Anonymous wrote:Please volunteer with JV's campaign! He needs people to door knock, host coffees in their homes, volunteer to hand out stickers at the Arl Co fair, etc. There are lots of ways to get involved! If Matt replaces John on the CB, schools will be totally screwed. Matt is a Katie wanna-be, but not as smart.
Katie wants Don Beyer's seat. She knows she just has to wait it out in the County Board for another 8-10 years and Beyer will retire. He is already almost 70. Katie doesn't give a crap about APS because that doesn't translate into a national message. But she can run on daycare, AH, and economic development when she campaigns for Congress. She picks her issues with the longer term in mind. Hope someone runs against her next year, because unless you want her representing you in DC in a few years, we need someone to stop her political career now.
Anonymous wrote:Anonymous wrote:Anonymous wrote:I still don't understand why millenial Marylander Cristol is on the board.
Because she's the ideal daughter/granddaughter material for liberal grannies for whom schools are dead last priority?
She makes me sick and I am a millennial who doesn’t even have kids yet.
Anonymous wrote:Anonymous wrote:I still don't understand why millenial Marylander Cristol is on the board.
Because she's the ideal daughter/granddaughter material for liberal grannies for whom schools are dead last priority?
Anonymous wrote:Anonymous wrote:The only think that makes me worry about this race is the Kaine-Stewart race above it, that it'll get a whole bunch of people who don't normally vote out to oppose Stewart, and they'll blindly vote (D) down the ballot.
Or maybe they will consciously try to send a message to the Va GOP that this will hurt at every level.
Anonymous wrote:Dem here voting for V. It would take some pretty specific statements from any other challenger to change that, as in "Shift scheduling? Over my dead body!"
Anonymous wrote:Anonymous wrote:Anonymous wrote:^^^ I think party line voting should be a big concern. I had just moved here in 2014 but it seems to me that many votes were driven by one major issue, the streetcar. This time around, I'm not sure what the big issue would be (schools, I guess? but many county residents don't seem to care about them), plus there is the anti-Trump, "blue wave" type of messaging that will encourage many to turn out just to vote Dem.
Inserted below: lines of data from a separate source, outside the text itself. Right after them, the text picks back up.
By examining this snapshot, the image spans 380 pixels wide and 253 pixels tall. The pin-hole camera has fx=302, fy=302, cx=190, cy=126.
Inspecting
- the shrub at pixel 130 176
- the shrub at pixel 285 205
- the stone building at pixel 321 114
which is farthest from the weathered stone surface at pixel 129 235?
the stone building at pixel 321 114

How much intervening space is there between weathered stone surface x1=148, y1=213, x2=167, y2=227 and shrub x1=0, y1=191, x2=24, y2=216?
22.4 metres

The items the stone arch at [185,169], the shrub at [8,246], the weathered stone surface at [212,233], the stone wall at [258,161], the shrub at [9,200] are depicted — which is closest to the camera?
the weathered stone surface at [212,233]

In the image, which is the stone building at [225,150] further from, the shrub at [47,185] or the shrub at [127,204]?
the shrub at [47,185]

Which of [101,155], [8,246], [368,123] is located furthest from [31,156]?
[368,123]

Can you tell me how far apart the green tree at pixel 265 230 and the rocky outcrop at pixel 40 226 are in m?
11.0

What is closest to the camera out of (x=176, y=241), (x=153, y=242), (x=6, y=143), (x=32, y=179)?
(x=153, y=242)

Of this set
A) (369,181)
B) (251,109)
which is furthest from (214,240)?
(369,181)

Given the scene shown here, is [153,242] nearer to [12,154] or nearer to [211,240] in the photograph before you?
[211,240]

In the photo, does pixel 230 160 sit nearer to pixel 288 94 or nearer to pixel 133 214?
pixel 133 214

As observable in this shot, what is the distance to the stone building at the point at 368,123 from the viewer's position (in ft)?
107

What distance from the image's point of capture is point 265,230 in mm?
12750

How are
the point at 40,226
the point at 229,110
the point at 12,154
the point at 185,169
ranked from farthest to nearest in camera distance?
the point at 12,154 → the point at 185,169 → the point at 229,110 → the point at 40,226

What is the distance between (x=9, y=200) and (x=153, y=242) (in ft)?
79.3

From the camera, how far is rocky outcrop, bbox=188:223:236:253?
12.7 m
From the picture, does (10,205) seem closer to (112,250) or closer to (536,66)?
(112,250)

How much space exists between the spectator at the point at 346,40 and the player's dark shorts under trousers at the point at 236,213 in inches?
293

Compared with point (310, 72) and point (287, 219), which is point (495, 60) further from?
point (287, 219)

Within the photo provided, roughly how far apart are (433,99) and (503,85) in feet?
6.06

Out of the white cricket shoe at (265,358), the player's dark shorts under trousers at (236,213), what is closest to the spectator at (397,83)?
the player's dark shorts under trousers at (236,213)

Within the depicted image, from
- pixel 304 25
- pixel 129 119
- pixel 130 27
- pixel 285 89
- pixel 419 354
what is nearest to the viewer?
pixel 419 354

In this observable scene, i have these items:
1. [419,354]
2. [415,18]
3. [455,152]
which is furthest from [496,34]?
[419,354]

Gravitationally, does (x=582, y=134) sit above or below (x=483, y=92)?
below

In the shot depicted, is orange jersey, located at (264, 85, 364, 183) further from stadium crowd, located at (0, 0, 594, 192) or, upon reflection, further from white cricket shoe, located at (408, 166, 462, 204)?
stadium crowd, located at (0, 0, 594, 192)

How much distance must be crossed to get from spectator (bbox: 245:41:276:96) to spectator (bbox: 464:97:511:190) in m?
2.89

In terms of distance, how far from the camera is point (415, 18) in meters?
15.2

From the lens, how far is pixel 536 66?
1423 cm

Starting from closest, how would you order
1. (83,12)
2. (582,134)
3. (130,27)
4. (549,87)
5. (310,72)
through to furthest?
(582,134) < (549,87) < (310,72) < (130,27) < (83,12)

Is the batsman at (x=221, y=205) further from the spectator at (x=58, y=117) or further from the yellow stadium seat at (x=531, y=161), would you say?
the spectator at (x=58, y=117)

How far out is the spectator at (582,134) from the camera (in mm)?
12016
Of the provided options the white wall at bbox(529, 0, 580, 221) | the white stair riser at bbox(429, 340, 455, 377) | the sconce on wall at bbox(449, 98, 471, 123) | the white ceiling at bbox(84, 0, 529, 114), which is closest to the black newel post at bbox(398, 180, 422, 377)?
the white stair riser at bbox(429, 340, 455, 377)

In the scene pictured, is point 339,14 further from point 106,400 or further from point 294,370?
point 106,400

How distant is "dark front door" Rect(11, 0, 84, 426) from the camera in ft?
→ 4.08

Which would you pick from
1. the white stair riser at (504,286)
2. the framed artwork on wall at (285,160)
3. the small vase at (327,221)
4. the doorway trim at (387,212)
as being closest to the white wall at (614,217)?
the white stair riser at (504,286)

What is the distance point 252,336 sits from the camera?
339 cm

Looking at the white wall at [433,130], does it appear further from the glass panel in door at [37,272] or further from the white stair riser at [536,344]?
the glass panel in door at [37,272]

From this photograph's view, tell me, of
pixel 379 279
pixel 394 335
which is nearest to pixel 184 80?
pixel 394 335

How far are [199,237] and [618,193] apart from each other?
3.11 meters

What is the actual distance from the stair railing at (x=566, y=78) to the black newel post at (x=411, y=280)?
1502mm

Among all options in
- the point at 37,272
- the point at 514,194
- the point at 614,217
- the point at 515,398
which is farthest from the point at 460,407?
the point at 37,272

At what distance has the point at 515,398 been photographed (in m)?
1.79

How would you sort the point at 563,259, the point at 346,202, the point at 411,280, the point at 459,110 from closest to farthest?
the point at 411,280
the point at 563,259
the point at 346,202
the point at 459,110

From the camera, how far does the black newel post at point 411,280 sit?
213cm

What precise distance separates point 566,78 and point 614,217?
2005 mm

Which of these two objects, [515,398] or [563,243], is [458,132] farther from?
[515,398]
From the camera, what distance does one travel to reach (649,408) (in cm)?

The Aquatic Center. It's a little different from the street car in that they just broke ground on the project so there's no going back now, but Vihstadt was the lone "no" vote on that project (and was "no" until the bitter end). de Ferranti can side-step it by pointing out that the project is already underway, but this election could be made about Vihstadt being the only one trying to put a check on an unpopular project and how replacing his with another Dem would open the floodgates to wasteful spending.
You know, I had that thought and was just trying to look back to the streetcar stuff to see how far along that was. In other words, whether the "we can't stiff our contractors or they'll never bid us again" argument was made and rejected then, or whether it was not to that point yet. As a new resident, it was all a bit of a haze to me then.
Anonymous wrote:The only think that makes me worry about this race is the Kaine-Stewart race above it, that it'll get a whole bunch of people who don't normally vote out to oppose Stewart, and they'll blindly vote (D) down the ballot.
Anonymous wrote:Anonymous wrote:^^^ I think party line voting should be a big concern. I had just moved here in 2014 but it seems to me that many votes were driven by one major issue, the streetcar. This time around, I'm not sure what the big issue would be (schools, I guess? but many county residents don't seem to care about them), plus there is the anti-Trump, "blue wave" type of messaging that will encourage many to turn out just to vote Dem.
The Aquatic Center. It's a little different from the street car in that they just broke ground on the project so there's no going back now, but Vihstadt was the lone "no" vote on that project (and was "no" until the bitter end). de Ferranti can side-step it by pointing out that the project is already underway, but this election could be made about Vihstadt being the only one trying to put a check on an unpopular project and how replacing his with another Dem would open the floodgates to wasteful spending.
Anonymous wrote:^^^ I think party line voting should be a big concern. I had just moved here in 2014 but it seems to me that many votes were driven by one major issue, the streetcar. This time around, I'm not sure what the big issue would be (schools, I guess? but many county residents don't seem to care about them), plus there is the anti-Trump, "blue wave" type of messaging that will encourage many to turn out just to vote Dem.